--- begin EXCERPTED RECORDS ---
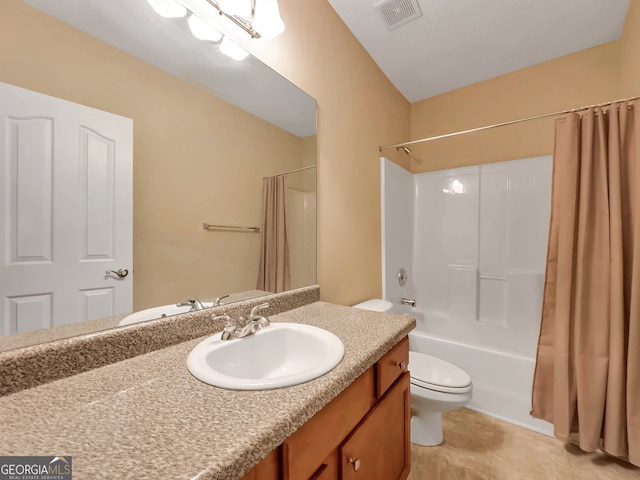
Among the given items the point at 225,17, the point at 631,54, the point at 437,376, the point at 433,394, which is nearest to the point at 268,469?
the point at 433,394

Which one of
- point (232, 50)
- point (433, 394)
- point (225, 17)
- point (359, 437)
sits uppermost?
point (225, 17)

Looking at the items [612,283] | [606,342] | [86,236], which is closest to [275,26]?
[86,236]

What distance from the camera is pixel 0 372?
0.55 m

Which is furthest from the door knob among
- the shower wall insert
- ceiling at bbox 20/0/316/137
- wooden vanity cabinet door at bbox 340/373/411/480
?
the shower wall insert

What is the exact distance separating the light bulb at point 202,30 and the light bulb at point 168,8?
0.11ft

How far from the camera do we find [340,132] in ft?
5.35

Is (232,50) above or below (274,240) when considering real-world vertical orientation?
above

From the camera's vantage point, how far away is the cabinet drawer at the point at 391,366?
34.0 inches

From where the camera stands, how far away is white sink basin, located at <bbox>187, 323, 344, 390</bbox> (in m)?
0.68

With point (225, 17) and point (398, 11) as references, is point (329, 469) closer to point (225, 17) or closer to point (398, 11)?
point (225, 17)

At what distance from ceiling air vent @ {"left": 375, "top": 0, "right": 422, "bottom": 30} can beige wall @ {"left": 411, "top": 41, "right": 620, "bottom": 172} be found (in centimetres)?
107

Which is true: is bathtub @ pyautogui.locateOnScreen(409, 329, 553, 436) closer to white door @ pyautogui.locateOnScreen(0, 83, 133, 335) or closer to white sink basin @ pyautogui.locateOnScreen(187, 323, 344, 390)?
white sink basin @ pyautogui.locateOnScreen(187, 323, 344, 390)

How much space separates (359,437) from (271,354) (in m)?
0.37

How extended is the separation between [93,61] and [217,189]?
47 cm
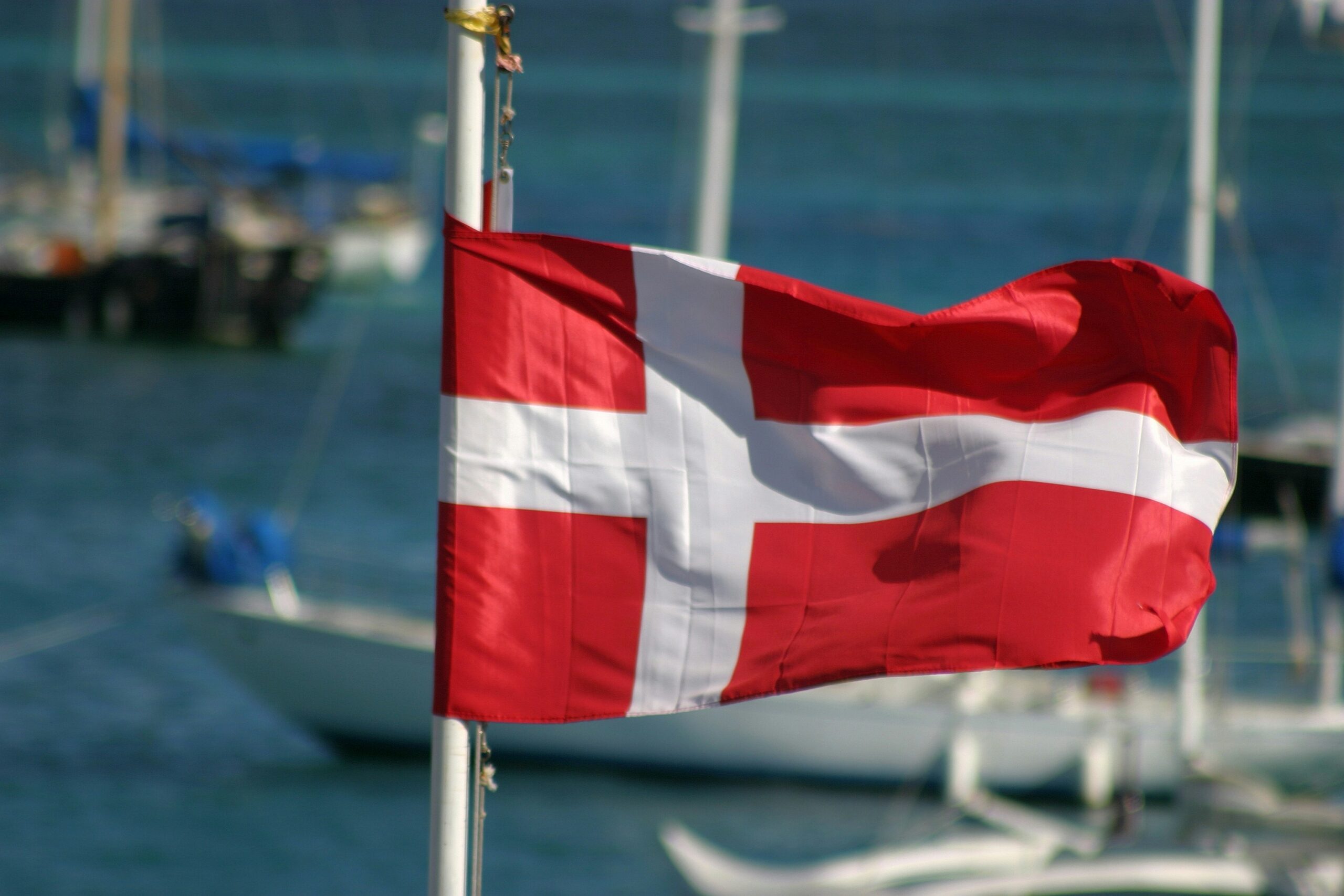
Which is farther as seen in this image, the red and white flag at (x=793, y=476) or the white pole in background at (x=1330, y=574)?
the white pole in background at (x=1330, y=574)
--- end EXCERPTED RECORDS ---
With the pictures left out, write out exactly the lines from the line containing "Which one of" through the final line.

#### RESPONSE FOR THIS EXERCISE
Which one of
- point (232, 50)
- point (433, 394)
- point (225, 17)
- point (359, 437)
sits uppermost?
point (225, 17)

Looking at the items [612,283] | [606,342] | [86,236], which is closest to [275,26]?
[86,236]

What distance from the camera is pixel 0 372?
0.55 m

Which is furthest from the door knob among
- the shower wall insert
- ceiling at bbox 20/0/316/137
- wooden vanity cabinet door at bbox 340/373/411/480
?
the shower wall insert

What is the exact distance separating the light bulb at point 202,30 and the light bulb at point 168,8?
0.11ft

How far from the camera do we find [340,132] in ft?
5.35

Is (232,50) above or below (274,240) when considering real-world vertical orientation?
above

From the camera's vantage point, how far away is the cabinet drawer at the point at 391,366?
34.0 inches

From where the camera stands, how far away is white sink basin, located at <bbox>187, 323, 344, 390</bbox> (in m)?
0.68

With point (225, 17) and point (398, 11) as references, is point (329, 469) closer to point (225, 17) or closer to point (398, 11)?
point (225, 17)

At what distance from ceiling air vent @ {"left": 375, "top": 0, "right": 422, "bottom": 30} can beige wall @ {"left": 411, "top": 41, "right": 620, "bottom": 172} be found (in centimetres)?
107

Which is true: is bathtub @ pyautogui.locateOnScreen(409, 329, 553, 436) closer to white door @ pyautogui.locateOnScreen(0, 83, 133, 335) or closer to white sink basin @ pyautogui.locateOnScreen(187, 323, 344, 390)?
white sink basin @ pyautogui.locateOnScreen(187, 323, 344, 390)

How much space separates (359,437) from (271,354) (in m)?
0.37

How extended is the separation between [93,61] and [217,189]?
47 cm
Which is farther as seen in this image, the red and white flag at (x=793, y=476) or the white pole in background at (x=1330, y=574)?
the white pole in background at (x=1330, y=574)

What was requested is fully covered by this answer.